ESTRATTO DEL TESTO:
===
Arringa fiume per Clemente Fiore
Tre gli argomenti portati a difesa del boss accusato dell'omicidio del narcotrafficante Carlino dall'abilissima avvocatessa Valeria Verrusio
Roma – Nell’ampia e fredda aula bunker del carcere di Rebibbia, la temperatura è vertiginosamente salita man mano che i nuovi difensori del boss irpino Fiore Clemente snocciolavano dati e circostanze finalizzati a dimostrare l’estraneità del loro assistito all’agguato del boss narcotrafficante Giuseppe Carlino, crivellato da cinque colpi d’arma da fuoco, freddato sul litorale laziale, davanti agli occhi di sua madre, in una calda giornata dell’estate 2001.
Ha iniziato l’avvocato Valeria Verrusio del Foro di Avellino ad incuriosire i Giudici togati e popolari, facendo leva sui seguenti argomenti:
- Clemente Fiore, condannato ad anni trenta di reclusione in primo grado, a differenza dei coimputati, non aveva in uso un’utenza cellulare dedicata ed utilizzata esclusivamente per la commissione dell’omicidio;
- Non risulta aver partecipato all’ incontro di Montelupone Fiorentino allorquando furono definiti i dettagli per la esecuzione del delitto.
===
ELENCO DATI:
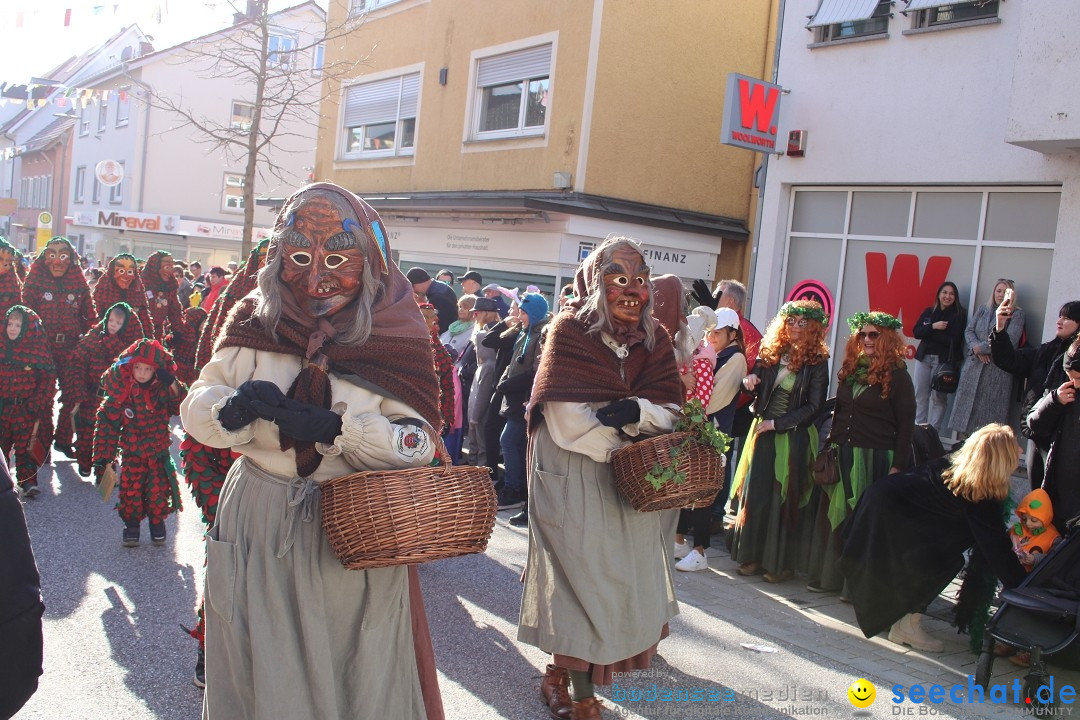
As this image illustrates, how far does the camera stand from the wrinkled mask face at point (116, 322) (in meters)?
8.84

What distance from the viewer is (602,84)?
580 inches

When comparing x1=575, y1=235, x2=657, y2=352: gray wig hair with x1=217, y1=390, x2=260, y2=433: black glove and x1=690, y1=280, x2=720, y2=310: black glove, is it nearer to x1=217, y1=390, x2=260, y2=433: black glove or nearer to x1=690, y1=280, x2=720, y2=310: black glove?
x1=217, y1=390, x2=260, y2=433: black glove

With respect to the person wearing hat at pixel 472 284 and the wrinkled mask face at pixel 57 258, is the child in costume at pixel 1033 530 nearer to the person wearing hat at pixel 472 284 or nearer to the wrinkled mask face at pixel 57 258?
the person wearing hat at pixel 472 284

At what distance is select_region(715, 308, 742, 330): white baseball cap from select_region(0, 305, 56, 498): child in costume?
5.61 m

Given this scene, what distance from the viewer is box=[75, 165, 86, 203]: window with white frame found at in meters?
42.7

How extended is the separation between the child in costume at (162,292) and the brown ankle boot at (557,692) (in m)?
7.92

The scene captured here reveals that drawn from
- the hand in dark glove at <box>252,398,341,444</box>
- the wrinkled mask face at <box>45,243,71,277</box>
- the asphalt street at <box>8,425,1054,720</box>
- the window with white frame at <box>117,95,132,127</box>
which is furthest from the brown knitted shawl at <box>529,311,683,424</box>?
the window with white frame at <box>117,95,132,127</box>

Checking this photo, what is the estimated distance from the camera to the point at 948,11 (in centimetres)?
1045

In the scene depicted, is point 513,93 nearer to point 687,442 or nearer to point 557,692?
point 687,442

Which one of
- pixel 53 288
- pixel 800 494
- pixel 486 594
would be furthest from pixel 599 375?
pixel 53 288

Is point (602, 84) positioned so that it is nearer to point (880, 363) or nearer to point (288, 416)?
point (880, 363)

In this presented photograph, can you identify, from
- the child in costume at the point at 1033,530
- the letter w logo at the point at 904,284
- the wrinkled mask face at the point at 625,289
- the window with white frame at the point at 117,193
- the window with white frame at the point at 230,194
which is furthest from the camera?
the window with white frame at the point at 117,193

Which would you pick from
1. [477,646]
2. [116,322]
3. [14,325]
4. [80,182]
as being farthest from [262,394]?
[80,182]

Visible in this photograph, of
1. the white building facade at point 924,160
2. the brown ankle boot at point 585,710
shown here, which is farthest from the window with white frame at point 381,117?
the brown ankle boot at point 585,710
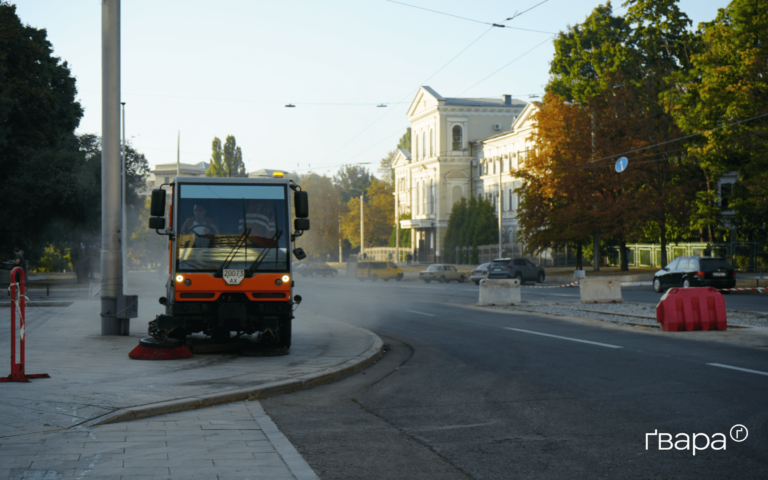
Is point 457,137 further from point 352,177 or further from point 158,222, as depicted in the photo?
point 158,222

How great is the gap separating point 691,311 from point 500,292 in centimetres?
920

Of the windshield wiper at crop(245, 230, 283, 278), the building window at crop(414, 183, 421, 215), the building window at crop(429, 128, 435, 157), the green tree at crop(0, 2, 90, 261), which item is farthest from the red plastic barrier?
the building window at crop(414, 183, 421, 215)

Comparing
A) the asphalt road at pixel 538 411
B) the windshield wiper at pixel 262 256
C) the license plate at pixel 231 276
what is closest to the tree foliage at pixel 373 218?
the asphalt road at pixel 538 411

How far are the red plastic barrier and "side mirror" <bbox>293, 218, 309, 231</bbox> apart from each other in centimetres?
751

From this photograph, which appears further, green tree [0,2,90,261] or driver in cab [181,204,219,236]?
green tree [0,2,90,261]

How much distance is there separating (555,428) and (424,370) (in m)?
4.06

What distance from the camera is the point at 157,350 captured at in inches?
430

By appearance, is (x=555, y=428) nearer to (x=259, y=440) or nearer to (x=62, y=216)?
(x=259, y=440)

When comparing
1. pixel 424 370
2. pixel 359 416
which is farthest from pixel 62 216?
pixel 359 416

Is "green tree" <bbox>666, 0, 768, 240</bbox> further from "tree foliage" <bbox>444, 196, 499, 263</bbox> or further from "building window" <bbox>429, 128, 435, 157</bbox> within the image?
"building window" <bbox>429, 128, 435, 157</bbox>

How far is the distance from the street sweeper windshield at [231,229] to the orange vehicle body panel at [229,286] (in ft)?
0.38

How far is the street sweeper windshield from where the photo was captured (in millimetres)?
11664

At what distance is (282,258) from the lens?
1184 centimetres

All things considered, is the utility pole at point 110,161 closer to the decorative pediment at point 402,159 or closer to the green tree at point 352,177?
the decorative pediment at point 402,159
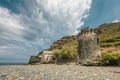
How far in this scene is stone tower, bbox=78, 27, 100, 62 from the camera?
2148 inches

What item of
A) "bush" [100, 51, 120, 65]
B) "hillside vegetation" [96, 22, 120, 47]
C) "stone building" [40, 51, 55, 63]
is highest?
"hillside vegetation" [96, 22, 120, 47]

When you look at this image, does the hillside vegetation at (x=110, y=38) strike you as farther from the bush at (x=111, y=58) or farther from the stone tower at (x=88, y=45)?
the bush at (x=111, y=58)

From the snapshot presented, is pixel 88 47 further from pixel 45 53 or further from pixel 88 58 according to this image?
pixel 45 53

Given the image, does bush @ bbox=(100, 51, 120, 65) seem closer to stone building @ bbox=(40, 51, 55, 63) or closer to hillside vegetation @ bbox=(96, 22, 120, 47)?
stone building @ bbox=(40, 51, 55, 63)

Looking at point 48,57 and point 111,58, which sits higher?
point 48,57

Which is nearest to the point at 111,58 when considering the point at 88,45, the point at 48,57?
the point at 88,45

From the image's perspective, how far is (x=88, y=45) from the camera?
54.7 m

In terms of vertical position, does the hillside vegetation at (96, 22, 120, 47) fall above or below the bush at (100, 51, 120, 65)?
above

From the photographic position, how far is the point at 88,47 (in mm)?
54656

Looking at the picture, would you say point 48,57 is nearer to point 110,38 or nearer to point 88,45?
point 88,45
===
Prosegui l'articolo sull'arringa in difesa di Clemente Fiore, cominciando subito dopo l'ultima frase riportata.

RISPOSTA:
- Soprattutto, attraverso una dettagliatissima analisi degli agganci delle celle telefoniche del telefonino in uso al Clemente, l’avvocato Verrusio ha cercato di dimostrare che quest’ultimo e non risulta aver raggiunto, il giorno dell’omicidio, il comune di Torvaianica, luogo nel quale Carlino fu assassinato.
Suggestiva è stata anche la parte finale dell’intervento dell’avvocatessa, allorquando ha scoperto il velo su una prova sin oramai valutata da alcuno.
Con stupore la Corte ha appreso che in un colloquio avuto dal Clemente con i suoi familiari nel carcere di Bellizzi Irpino, intercettato dagli inquirenti, questi spiega, con indicazione dettagliate e credibili circostanze, la sua estraneità al delitto.
A seguire, l’appassionato intervento dell’altro difensore, l’avvocato Dario Vannetiello del Foro di Napoli.
Impressionante la mole delle circostanze indicate dal penalista che proverebbero, a suo avviso, l’inattendibilità del pentito Riccardo Antonio.
Si va dal colore della macchina utilizzata per l agguato, al colore della macchina utilizzata dalla vittima, ai tratti somatici del Clemente, alle risultanze dei tabulati telefonici.
In totale sono stati ben 26 i punti trovati dall’avvocato Vannetiello che smentirebbero la versione resa da Riccardi Antonio.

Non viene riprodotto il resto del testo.